Chapter 10 – Light in the Hollow
Morning came in mist and silence.
Below the Roanoke Star, the new Watchtower group stirred from sleep. Sleeping bags were rolled, boots laced, and a small camp stove hissed quietly while Clara prepared hot water for tea.
Naomi sat beside the signal relay box, watching the pulses from the tower blink slowly above her head—timed, measured, ancient in their steadiness.
“It’s like a heartbeat,” she said.
Leah knelt beside her. “It is. Some nodes used metronomes. Others used pulse relays. But they all followed the rhythm of human memory—slow enough to recall, fast enough to reach someone else.”
Ezra stood further up the trail, watching the valley below with his binoculars. His eyes narrowed, tracking the edges of movement. He wasn’t worried yet. But he knew time was thinning.
“Clara,” he called down, “can you and Thomas scout the lower hill? There should be a weather vault near the power station. We’ll need the capacitor banks if we’re going to make contact beyond the mountains.”
Thomas nodded and stood, stretching his back. “Come on,” he said, and Clara followed him with a nod.
The vault was exactly where Ezra remembered it—built into the side of a limestone hollow, half-hidden by creeping ivy. Thomas brushed the vines aside, revealing a round metal hatch with the symbol of the Watchtower: a four-part circle with a broken chain at the center.
Clara touched the emblem reverently. “This was drawn in Naomi’s book.”
Inside, the air was dry and cool. Rows of cabinets lined the walls, filled with capacitors, analog transceivers, and dusty binders labeled with frequencies, field reports, and weather logs.
They brought what they could carry.
Back at the Star, Leah and Naomi had begun cleaning out the old control shack. Ezra cleared brush to make room for a satellite dish that no longer worked—but which could be retrofitted to direct long-range analog bursts across the eastern mountain range.
“Will this reach the coast?” Naomi asked.
Ezra nodded slowly. “If the pirates are still out there, they’ll hear it.”
Naomi frowned. “But the Beast will too.”
“Yes,” Ezra said, “but it still doesn’t understand the rhythm.”
By nightfall, the new Watchtower node was humming.
The Star pulsed a warm red across the valley, and the signal box inside the shack transmitted a low-frequency sequence in Morse—short phrases, each coded to include a glyph reference, a vault status, and a plea:
.– .- – -.-. …. – — .– . .-. / .-. .-.. / .-.. .. –. …. – / .- -.-. – .. …- . / -. — -.. .
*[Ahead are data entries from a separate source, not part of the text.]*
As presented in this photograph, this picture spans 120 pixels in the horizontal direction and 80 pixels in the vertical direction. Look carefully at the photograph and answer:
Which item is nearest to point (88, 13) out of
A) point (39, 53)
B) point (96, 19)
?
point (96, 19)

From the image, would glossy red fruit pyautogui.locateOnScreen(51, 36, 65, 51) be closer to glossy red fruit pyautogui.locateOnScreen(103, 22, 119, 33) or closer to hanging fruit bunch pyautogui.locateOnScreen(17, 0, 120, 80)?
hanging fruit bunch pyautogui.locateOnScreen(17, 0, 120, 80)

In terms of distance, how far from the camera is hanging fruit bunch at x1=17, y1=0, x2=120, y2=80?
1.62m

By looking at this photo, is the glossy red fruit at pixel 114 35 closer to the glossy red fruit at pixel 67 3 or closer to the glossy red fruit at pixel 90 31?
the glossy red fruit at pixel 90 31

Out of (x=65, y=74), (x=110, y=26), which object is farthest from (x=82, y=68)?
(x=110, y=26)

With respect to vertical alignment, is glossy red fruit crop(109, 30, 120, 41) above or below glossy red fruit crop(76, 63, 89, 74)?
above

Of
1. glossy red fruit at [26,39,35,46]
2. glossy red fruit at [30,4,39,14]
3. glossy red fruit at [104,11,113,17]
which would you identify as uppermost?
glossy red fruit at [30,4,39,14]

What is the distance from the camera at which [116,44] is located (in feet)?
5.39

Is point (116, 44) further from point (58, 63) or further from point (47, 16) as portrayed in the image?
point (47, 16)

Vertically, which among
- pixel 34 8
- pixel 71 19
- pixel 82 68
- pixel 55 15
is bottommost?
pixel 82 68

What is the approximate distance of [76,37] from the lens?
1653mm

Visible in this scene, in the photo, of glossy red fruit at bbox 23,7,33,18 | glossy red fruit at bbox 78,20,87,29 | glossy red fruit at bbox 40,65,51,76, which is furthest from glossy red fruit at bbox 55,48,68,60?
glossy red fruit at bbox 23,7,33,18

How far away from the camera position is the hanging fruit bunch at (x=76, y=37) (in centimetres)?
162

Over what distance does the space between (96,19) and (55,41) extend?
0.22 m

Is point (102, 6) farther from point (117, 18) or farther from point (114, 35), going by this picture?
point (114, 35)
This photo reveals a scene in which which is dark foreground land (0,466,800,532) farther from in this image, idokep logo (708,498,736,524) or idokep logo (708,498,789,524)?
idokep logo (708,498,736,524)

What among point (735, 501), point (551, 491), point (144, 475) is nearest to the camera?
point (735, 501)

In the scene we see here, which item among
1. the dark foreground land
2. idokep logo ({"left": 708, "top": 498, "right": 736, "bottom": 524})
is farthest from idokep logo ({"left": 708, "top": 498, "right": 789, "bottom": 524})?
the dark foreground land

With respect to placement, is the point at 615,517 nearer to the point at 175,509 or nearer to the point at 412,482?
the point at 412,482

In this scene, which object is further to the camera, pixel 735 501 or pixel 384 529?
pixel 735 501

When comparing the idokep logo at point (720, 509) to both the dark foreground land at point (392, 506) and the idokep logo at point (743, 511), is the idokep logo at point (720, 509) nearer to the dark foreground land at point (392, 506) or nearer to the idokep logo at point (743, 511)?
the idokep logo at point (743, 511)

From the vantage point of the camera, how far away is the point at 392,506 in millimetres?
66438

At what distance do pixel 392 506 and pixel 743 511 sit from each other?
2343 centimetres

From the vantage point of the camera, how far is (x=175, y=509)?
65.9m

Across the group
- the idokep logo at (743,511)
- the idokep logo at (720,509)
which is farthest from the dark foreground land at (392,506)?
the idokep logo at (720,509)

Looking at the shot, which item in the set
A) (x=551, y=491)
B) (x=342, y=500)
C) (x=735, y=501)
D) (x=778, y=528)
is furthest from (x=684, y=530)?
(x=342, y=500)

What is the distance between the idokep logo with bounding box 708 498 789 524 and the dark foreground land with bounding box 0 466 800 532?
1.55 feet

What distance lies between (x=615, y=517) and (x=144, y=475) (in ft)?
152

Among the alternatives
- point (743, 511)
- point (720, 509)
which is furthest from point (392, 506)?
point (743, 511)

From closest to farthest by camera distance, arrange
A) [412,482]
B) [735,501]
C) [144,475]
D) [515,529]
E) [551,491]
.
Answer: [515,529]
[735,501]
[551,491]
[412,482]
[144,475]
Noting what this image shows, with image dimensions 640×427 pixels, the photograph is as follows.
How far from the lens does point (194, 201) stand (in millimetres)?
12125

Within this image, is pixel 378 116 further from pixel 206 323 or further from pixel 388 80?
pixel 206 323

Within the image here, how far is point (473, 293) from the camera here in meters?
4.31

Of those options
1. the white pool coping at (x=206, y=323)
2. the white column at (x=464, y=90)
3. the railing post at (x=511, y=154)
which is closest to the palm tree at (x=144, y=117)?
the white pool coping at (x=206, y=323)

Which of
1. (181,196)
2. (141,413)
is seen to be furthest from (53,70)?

Watchtower RL light active node.
They signed it with an old frequency tag from before the collapse: ₄₄°N / 79°W, a nod to an old outpost near the Great Lakes where the pirates were last heard.
Miles beneath the eastern seaboard, in the hardened infrastructure of the Beast’s core servers, the pattern was received and catalogued.
The signal confused it—not by encryption, but by feeling.
The Beast wasn’t built to feel. It was built to track, optimize, sort, and command. This message held neither order nor chaos. Only memory. And hope.
For now, it listened.
Ezra sat beside the fire with the others, rolling out the next map and placing three copper markers down.
“These are the next nodes,” he said. “One north of the capital, near the old aqueduct tunnels. One deep in the Smokies. And one… somewhere out west.”
Thomas looked up. “How do we know which to choose?”
“We don’t,” Ezra replied. “But we’ll find them the same way we found each other—by following what the Beast forgot.”
Naomi stared at the flames, her voice low. “Stories.”
Ezra nodded. “Exactly. We tell the stories they buried.”
Outside, the wind picked up.
The Star glowed red against the night sky, casting a soft light down on the hollow.
The first true node was awake.
And the Watchtower had begun to sing.